## [Tarefa 1]
Liste todas as pessoas citadas pelo nome no trecho sobre o filme de Beckett, que vem abaixo.

## [Trecho]
__________________________________________________

Esse pessimismo é notório em vários momentos do filme (por vezes até na estrutura da narrativa, como se o realizador estivesse sempre a pedir desculpa ao público): quando o jovem dramaturgo enfrenta a Segunda Guerra Mundial, na resistência francesa, no meio da qual vivia e estudava depois de se libertar das cruas garras da mãe, com quem manteve sempre uma relação instável e intensa. Mãe que não queria o sucesso do filho, mas Beckett foi para Paris aprender com outro grande nome da literatura, James Joyce.
[trailer oficial de “Dança Primeiro, Pensa Depois”:]
Mas o filme não começa assim. Estamos na cerimónia de entrega do Prémio Nobel da Literatura em 1969 da qual um Beckett mais velho (interpretado por Gabriel Byrne) foge da para se ir encontrar com um seu duplo, em jeito de confessionário existencial onde os dois vão revisitar vários momentos marcantes da vida para entregar o prémio. Ou à mãe, ou em homenagem a Alfred Péron, capturado e morto pelos nazis, ou às duas grandes mulheres da sua vida.

__________________________________________________

## [Dados de trabalho]
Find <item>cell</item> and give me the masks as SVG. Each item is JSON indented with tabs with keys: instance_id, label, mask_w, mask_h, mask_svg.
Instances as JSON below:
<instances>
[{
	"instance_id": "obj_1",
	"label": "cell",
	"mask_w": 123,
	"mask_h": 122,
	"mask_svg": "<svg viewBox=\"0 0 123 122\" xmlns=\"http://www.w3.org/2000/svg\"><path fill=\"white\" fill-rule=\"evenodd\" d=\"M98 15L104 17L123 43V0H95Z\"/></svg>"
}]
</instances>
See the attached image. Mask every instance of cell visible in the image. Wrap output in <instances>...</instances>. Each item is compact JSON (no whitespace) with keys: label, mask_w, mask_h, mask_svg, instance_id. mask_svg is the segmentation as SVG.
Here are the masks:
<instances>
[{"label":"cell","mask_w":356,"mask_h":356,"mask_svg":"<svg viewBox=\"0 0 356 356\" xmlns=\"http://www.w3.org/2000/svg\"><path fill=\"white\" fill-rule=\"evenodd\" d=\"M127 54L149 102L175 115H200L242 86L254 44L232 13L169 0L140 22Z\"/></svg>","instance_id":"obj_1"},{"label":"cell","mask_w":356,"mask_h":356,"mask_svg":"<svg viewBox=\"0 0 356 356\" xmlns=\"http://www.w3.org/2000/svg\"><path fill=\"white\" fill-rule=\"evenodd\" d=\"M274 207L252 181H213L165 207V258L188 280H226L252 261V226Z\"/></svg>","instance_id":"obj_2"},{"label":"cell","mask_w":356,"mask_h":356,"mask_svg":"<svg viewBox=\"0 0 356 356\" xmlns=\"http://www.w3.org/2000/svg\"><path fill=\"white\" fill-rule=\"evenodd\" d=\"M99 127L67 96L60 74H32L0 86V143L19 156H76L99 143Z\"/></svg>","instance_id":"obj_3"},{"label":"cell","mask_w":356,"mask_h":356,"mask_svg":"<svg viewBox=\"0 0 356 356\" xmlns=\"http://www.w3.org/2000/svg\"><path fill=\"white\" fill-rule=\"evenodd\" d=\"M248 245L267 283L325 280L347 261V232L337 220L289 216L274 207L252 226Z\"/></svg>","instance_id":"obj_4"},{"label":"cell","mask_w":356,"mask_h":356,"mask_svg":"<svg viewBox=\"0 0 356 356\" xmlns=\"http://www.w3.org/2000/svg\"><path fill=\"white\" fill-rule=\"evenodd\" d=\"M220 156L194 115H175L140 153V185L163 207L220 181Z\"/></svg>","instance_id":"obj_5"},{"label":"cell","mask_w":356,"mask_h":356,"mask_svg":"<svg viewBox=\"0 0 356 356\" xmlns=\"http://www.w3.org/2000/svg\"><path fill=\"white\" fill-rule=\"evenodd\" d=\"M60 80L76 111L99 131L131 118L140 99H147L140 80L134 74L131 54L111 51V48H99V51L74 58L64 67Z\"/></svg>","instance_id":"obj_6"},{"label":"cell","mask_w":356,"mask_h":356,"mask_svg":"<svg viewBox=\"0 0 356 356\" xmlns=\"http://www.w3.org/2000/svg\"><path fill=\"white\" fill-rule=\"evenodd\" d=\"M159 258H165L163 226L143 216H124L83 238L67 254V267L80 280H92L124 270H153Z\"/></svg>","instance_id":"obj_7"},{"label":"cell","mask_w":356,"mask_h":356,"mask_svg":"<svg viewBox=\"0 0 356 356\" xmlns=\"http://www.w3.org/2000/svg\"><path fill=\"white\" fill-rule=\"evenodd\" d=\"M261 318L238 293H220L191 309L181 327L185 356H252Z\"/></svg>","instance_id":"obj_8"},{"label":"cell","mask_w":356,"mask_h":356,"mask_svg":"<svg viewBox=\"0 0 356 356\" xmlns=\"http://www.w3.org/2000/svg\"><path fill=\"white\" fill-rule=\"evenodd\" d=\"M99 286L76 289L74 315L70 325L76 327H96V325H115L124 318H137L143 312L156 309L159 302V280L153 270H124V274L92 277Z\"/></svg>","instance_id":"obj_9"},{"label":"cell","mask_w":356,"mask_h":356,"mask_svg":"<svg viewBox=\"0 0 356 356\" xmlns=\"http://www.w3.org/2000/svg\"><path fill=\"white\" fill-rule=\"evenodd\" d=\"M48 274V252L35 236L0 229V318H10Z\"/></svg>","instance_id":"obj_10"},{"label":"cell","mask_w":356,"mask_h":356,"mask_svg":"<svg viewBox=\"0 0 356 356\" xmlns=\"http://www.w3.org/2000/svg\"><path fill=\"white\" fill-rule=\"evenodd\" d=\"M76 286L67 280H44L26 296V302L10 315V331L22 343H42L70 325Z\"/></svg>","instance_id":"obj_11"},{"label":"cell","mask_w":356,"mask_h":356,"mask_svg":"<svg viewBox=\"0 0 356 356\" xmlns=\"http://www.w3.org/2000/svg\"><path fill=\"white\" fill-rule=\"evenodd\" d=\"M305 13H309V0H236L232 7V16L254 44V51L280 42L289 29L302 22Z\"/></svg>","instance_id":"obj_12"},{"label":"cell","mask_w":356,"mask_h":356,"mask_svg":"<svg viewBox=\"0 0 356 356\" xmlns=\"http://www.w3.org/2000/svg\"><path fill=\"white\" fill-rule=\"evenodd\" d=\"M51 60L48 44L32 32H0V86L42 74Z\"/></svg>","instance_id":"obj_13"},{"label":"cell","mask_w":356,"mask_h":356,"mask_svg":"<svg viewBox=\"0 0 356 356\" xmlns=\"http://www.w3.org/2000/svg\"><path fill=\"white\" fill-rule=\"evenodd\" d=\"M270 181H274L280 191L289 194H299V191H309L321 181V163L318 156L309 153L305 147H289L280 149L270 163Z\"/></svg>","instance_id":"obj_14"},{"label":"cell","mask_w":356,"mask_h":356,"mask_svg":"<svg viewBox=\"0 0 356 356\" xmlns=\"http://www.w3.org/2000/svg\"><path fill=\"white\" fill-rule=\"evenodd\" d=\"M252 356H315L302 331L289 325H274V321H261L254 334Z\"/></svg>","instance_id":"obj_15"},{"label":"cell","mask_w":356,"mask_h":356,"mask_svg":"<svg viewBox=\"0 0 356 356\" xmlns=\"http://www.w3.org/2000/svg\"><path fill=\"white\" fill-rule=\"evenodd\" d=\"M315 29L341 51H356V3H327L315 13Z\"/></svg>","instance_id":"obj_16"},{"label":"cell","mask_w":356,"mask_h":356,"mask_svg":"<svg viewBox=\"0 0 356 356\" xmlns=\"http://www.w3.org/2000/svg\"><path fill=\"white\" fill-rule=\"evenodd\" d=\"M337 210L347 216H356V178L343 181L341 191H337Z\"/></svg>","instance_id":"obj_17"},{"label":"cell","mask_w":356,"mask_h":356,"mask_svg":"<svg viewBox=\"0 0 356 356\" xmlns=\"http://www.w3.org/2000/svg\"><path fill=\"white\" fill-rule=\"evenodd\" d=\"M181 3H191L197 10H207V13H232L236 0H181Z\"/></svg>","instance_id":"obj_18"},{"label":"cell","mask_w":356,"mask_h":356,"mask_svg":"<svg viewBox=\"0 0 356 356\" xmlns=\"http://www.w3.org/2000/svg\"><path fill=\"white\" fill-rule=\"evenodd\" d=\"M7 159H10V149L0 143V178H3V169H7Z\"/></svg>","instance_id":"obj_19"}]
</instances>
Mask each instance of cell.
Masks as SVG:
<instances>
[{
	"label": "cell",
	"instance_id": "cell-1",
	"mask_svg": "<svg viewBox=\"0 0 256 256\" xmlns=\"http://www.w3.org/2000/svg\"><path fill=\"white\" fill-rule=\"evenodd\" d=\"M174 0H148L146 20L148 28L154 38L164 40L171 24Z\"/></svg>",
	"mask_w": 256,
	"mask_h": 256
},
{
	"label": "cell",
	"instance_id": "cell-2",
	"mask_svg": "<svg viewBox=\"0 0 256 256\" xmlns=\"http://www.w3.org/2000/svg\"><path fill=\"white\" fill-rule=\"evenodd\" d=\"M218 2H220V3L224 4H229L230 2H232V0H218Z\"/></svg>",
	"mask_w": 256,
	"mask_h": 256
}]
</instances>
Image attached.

__________________________________________________

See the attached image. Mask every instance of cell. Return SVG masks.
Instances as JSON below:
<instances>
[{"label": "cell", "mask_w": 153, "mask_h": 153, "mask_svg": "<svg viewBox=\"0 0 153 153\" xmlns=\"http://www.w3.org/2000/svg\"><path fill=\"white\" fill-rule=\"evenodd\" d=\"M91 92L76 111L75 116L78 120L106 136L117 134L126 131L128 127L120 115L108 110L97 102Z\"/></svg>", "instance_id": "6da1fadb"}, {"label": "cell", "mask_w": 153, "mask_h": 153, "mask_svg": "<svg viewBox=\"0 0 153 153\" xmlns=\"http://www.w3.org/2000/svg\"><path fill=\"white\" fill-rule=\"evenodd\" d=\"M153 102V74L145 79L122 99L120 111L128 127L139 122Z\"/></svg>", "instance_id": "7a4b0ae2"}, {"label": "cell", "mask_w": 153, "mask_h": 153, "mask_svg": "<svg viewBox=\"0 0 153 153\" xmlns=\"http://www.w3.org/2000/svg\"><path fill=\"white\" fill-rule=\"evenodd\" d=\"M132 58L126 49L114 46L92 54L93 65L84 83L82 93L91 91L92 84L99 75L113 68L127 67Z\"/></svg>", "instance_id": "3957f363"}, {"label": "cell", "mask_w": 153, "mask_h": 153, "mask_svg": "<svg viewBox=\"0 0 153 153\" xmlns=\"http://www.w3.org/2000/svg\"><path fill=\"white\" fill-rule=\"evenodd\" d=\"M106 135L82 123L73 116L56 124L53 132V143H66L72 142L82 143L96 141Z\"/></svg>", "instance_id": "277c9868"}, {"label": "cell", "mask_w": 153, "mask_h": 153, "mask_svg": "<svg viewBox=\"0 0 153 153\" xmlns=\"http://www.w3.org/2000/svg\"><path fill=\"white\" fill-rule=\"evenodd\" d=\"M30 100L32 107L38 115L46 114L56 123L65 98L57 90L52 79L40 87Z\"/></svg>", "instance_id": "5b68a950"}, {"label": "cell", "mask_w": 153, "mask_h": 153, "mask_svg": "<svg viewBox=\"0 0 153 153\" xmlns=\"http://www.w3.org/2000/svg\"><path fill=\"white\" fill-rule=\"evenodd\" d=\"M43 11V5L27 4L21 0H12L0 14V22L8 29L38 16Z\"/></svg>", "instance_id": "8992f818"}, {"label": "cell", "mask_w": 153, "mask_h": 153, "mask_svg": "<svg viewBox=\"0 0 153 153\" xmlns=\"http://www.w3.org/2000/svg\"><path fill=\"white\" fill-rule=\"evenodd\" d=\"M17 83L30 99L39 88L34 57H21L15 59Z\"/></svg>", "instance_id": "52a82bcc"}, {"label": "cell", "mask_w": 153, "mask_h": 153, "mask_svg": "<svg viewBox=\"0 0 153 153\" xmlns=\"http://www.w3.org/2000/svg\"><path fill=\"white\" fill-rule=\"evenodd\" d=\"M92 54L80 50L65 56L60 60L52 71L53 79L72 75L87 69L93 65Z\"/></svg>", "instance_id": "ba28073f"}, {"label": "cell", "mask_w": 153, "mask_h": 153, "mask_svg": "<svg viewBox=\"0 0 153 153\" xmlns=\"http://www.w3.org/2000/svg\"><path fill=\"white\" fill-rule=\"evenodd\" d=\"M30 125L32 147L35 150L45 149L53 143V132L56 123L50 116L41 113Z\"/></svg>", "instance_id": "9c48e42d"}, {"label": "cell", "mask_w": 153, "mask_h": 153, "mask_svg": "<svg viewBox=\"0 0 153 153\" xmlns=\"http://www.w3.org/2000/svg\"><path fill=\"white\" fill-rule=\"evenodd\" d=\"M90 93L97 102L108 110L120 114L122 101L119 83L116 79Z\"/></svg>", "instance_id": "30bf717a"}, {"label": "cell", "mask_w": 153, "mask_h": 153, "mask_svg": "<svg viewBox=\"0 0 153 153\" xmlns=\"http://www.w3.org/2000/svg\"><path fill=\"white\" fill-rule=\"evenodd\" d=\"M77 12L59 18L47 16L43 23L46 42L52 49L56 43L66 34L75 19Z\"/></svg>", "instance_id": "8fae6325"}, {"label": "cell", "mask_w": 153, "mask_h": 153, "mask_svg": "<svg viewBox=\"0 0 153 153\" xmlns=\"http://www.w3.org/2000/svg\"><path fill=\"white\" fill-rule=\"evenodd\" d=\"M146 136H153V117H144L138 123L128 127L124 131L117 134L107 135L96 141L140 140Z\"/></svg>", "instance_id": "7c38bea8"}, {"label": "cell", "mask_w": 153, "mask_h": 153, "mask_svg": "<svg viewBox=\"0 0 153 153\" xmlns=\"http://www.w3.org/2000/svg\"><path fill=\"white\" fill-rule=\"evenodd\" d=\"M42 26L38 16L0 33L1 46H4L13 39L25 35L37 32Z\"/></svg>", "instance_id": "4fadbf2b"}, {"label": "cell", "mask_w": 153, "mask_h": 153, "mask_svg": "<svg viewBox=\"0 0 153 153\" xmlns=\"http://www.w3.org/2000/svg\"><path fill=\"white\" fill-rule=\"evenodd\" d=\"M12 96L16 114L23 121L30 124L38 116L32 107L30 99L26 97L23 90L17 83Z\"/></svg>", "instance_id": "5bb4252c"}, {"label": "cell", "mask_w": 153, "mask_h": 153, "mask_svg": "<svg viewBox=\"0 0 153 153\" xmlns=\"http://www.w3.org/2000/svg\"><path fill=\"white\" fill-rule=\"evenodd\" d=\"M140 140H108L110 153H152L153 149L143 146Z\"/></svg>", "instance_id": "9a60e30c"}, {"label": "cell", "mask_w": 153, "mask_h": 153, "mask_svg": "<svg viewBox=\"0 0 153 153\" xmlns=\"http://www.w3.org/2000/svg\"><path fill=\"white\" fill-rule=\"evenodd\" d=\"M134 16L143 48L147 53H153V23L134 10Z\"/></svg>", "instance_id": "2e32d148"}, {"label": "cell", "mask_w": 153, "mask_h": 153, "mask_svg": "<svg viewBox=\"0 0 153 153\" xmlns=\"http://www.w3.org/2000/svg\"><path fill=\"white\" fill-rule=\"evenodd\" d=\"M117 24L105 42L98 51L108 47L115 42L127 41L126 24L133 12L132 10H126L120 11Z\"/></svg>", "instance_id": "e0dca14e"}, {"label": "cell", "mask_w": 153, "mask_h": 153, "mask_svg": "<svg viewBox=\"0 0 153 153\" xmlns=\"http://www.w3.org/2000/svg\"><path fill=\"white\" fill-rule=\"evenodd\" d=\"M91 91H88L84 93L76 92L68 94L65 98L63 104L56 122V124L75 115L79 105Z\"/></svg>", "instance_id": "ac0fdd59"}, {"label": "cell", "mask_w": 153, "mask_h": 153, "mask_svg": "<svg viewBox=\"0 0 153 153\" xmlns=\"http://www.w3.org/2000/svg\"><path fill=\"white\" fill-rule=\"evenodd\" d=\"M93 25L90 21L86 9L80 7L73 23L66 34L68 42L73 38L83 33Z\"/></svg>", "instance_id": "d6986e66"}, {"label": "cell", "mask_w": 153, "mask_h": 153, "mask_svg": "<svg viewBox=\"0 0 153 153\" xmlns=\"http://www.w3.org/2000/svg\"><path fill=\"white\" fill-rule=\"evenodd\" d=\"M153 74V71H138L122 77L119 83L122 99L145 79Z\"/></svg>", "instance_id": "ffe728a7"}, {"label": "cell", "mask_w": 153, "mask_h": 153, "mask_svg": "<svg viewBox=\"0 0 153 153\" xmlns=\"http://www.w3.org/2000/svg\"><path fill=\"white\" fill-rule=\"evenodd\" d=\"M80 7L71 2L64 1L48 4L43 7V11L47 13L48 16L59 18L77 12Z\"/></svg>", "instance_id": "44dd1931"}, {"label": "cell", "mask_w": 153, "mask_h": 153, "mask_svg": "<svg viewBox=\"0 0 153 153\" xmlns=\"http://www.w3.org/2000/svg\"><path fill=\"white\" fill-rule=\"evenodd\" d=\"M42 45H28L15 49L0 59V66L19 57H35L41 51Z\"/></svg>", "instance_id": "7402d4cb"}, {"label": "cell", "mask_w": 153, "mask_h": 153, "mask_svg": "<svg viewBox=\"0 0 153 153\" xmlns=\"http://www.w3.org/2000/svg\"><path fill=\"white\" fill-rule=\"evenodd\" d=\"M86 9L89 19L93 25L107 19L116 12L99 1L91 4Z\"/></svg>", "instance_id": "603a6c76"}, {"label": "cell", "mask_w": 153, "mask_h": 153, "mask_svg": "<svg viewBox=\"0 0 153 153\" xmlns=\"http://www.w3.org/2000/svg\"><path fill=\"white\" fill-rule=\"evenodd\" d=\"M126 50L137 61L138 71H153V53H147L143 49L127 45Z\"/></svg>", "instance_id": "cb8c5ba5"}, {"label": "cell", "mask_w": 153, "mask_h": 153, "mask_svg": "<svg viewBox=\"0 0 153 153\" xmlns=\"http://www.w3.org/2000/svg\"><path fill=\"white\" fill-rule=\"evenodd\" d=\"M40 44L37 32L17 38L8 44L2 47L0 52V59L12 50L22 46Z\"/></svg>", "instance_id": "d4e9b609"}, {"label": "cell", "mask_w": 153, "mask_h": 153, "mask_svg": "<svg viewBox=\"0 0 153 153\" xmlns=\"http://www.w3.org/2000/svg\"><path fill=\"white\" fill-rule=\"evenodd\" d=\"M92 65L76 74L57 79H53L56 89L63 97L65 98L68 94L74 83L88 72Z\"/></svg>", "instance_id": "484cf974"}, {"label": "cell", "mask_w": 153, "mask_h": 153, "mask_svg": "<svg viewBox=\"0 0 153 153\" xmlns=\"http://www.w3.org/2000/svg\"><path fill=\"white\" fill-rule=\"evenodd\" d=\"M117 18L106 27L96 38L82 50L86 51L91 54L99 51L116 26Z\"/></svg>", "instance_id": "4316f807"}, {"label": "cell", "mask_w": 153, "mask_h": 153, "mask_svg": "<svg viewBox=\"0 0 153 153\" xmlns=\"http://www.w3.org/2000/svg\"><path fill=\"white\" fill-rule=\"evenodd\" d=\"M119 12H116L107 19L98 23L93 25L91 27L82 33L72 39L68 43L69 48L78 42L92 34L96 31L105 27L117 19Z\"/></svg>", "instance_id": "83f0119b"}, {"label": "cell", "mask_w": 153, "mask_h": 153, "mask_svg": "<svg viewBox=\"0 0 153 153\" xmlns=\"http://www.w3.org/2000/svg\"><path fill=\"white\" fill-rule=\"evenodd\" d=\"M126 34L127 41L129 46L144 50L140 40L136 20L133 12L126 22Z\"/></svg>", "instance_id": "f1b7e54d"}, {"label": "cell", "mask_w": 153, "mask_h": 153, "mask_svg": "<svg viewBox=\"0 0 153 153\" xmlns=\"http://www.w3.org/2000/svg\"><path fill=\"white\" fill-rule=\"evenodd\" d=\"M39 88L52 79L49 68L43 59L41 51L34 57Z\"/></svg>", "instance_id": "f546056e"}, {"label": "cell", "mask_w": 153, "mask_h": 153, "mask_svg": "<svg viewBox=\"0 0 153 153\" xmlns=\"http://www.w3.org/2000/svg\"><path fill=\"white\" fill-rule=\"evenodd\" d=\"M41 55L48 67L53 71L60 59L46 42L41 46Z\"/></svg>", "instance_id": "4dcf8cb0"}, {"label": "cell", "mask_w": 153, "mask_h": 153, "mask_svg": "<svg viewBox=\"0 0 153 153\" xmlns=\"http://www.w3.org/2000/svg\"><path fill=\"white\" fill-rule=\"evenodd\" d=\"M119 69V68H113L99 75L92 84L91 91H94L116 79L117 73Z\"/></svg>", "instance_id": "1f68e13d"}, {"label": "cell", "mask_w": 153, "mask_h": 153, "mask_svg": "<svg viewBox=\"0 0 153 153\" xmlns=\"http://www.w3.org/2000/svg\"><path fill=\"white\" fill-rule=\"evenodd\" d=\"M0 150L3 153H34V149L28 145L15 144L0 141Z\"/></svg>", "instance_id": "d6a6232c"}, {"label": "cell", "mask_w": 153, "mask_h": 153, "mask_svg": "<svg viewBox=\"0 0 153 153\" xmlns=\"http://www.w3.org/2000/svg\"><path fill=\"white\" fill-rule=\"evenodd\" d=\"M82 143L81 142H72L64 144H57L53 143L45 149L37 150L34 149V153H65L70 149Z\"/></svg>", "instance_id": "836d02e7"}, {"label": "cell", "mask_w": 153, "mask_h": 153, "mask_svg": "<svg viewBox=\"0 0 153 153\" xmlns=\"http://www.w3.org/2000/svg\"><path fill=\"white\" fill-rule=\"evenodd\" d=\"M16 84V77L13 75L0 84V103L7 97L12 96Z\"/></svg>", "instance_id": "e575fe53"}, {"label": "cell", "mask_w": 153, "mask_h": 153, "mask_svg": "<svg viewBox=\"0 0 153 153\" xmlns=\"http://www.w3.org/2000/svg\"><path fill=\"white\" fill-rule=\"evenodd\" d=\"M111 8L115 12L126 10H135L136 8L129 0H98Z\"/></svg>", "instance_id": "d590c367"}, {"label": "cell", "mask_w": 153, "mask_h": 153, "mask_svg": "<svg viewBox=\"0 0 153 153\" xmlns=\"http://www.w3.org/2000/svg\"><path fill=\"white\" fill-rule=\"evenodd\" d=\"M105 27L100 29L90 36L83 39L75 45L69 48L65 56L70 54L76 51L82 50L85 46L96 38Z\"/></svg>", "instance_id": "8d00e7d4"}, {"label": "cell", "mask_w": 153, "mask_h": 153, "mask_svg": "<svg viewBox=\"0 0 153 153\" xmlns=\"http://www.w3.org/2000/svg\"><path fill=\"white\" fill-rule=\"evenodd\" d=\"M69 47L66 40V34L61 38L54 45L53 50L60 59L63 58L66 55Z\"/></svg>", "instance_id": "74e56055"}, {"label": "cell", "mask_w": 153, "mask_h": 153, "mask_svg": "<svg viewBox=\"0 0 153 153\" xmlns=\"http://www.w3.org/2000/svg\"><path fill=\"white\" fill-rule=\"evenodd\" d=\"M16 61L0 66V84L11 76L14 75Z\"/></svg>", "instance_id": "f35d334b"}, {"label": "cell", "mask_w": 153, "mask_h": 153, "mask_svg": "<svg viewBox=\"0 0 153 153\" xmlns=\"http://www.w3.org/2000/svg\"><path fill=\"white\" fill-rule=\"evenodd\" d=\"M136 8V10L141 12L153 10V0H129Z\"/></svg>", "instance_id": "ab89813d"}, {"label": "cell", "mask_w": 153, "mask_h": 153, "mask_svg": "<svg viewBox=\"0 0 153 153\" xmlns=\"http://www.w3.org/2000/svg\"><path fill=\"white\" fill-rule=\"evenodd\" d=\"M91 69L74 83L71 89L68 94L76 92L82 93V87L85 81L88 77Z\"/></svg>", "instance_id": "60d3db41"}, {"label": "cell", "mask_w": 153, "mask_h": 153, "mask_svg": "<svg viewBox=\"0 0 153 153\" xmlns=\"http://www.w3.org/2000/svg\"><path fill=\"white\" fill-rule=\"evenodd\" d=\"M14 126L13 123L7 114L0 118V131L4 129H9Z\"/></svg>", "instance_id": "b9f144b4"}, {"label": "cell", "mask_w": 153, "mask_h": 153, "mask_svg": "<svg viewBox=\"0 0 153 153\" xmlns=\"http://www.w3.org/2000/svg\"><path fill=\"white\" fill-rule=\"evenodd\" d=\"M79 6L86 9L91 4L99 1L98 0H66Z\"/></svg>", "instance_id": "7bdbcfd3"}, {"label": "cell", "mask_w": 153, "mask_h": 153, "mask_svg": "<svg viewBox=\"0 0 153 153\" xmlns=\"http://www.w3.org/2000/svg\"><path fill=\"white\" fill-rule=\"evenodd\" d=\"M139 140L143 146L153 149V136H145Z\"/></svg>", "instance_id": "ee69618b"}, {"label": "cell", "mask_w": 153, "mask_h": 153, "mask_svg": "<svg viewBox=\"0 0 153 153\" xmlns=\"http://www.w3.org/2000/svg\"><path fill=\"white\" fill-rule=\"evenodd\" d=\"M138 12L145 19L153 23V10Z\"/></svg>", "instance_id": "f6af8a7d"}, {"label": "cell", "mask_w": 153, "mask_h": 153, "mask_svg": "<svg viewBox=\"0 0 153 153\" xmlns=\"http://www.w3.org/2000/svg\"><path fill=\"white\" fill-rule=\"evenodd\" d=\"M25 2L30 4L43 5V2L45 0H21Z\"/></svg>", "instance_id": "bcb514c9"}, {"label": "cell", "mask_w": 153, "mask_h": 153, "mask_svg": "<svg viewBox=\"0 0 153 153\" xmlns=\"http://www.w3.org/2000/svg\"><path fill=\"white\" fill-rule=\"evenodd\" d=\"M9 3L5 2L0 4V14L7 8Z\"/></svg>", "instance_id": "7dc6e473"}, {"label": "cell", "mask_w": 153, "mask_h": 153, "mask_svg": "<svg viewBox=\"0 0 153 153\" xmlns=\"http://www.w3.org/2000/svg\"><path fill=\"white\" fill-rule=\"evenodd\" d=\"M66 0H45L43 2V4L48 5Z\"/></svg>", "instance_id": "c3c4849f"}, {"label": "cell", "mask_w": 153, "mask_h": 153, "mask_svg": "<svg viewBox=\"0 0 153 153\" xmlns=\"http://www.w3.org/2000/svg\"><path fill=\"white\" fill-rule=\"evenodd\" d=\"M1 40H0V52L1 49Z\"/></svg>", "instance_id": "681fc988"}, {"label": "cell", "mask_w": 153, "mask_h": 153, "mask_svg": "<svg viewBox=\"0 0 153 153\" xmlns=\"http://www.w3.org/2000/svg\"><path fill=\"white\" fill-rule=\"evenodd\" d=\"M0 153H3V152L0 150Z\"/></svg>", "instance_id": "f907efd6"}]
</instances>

__________________________________________________

## [Tarefa 2]
Repita nos registros acima tudo o que vai da linha que contém "Find <item>cell</item> and" até a linha que contém "See the attached image. Mask every instance of cell visible", incluindo essas duas.

## [Resposta 1]
Beckett
James Joyce
Gabriel Byrne
Alfred Péron

## [Resposta 2]
Find <item>cell</item> and give me the masks as SVG. Each item is JSON indented with tabs with keys: instance_id, label, mask_w, mask_h, mask_svg.
Instances as JSON below:
<instances>
[{
	"instance_id": "obj_1",
	"label": "cell",
	"mask_w": 123,
	"mask_h": 122,
	"mask_svg": "<svg viewBox=\"0 0 123 122\" xmlns=\"http://www.w3.org/2000/svg\"><path fill=\"white\" fill-rule=\"evenodd\" d=\"M98 15L104 17L123 43V0H95Z\"/></svg>"
}]
</instances>
See the attached image. Mask every instance of cell visible in the image. Wrap output in <instances>...</instances>. Each item is compact JSON (no whitespace) with keys: label, mask_w, mask_h, mask_svg, instance_id. mask_svg is the segmentation as SVG.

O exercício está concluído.